#### EXCERPTED PASSAGE

From dial-a-hate to the Twitter feed
Throughout history, advances in communications technology have enabled new forms of hate speech. In the 1960s, for example, extremist groups in the US set up automated voice messages connected to phone lines, broadcasting their views to a wide audience.3
The “dial-a-hate” phenomenon drew the attention of Congress with policymakers putting pressure on AT&T to tackle the issue
The so-called “dial-a-hate” phenomenon drew the attention of Congress. Prevented from banning the recordings by First Amendment laws protecting freedom of speech, policymakers put pressure on telecoms company AT&T to tackle the issue. The company argued it was powerless to regulate the activity of private individuals on its phone lines.4
Today, social media giants such as Facebook and Twitter make similar arguments when criticised for the content that appears on their platforms. But hate speech is a far bigger problem in the Internet era, when millions of people around the world can meet and instantaneously exchange information – or intimidate, bully or harass.

########
#### RECORD SET

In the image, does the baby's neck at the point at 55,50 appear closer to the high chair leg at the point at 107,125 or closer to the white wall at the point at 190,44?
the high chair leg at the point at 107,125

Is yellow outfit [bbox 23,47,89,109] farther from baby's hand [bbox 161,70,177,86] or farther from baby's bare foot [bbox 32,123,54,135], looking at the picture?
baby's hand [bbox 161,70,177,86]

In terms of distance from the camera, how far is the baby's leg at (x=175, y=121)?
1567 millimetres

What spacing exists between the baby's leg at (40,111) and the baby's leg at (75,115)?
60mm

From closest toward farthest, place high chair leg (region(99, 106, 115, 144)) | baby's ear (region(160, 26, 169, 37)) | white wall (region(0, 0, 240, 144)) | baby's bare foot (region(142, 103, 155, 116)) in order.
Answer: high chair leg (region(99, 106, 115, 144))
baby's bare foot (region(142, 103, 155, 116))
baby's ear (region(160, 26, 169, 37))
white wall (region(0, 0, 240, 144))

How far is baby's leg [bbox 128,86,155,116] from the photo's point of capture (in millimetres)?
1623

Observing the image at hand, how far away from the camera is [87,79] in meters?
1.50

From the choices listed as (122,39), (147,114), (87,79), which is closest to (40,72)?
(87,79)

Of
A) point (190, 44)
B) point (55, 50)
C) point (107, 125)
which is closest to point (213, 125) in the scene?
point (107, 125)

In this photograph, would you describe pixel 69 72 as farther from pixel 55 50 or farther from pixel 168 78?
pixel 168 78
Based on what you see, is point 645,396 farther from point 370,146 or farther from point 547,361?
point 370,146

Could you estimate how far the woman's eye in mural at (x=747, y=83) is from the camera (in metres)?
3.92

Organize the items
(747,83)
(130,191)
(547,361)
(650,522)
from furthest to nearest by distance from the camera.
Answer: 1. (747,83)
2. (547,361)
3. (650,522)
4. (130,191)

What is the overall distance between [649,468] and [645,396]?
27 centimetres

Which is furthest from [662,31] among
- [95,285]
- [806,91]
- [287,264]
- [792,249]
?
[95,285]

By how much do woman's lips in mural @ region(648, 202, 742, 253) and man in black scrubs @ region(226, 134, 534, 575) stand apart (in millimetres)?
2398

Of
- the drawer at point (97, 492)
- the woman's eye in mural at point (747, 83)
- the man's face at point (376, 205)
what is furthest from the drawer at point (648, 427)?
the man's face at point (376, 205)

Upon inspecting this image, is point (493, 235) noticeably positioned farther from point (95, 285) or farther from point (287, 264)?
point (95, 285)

########

WHAT TO PRODUCE: In the passage on hate speech and communications technology, what did AT&T argue when policymakers pressed it to tackle the "dial-a-hate" recordings?

OUTPUT FOR THIS TASK: AT&T argued that it was powerless to regulate the activity of private individuals on its phone lines.